Task brief: Copy out the entries in full and with complete accuracy; pictures are excluded.
┌────────
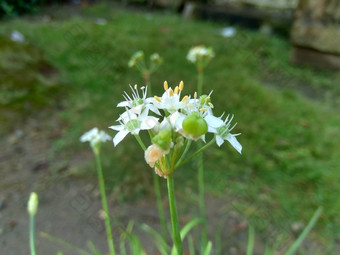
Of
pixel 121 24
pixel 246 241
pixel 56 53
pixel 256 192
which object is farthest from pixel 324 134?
pixel 121 24

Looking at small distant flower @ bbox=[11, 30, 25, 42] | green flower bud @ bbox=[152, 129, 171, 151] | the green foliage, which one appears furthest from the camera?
the green foliage

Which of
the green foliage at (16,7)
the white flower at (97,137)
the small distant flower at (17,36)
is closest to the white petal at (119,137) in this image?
the white flower at (97,137)

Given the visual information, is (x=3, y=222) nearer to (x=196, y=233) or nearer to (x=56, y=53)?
(x=196, y=233)

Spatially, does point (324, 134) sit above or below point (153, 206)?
above

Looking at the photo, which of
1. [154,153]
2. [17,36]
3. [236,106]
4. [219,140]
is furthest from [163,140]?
[17,36]

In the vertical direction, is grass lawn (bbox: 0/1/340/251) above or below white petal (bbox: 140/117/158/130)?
└────────
In response:
Of
pixel 121 24
pixel 246 241
pixel 56 53
pixel 256 192
which object is farthest from pixel 324 134?
pixel 121 24

Looking at small distant flower @ bbox=[11, 30, 25, 42] | green flower bud @ bbox=[152, 129, 171, 151] | the green foliage, which one appears furthest from the camera?
the green foliage

Which of
the green foliage at (16,7)
the white flower at (97,137)
the small distant flower at (17,36)
is closest to the white petal at (119,137) in this image?
the white flower at (97,137)

Given the visual information, is (x=3, y=222) nearer to (x=196, y=233) or nearer to (x=56, y=53)?
(x=196, y=233)

Spatially, does point (324, 134) sit above or below point (153, 206)?
above

Looking at the photo, which of
1. [154,153]
2. [17,36]
3. [236,106]
4. [219,140]
is furthest from [163,140]?
[17,36]

In the vertical direction, is grass lawn (bbox: 0/1/340/251) above or below white petal (bbox: 140/117/158/130)?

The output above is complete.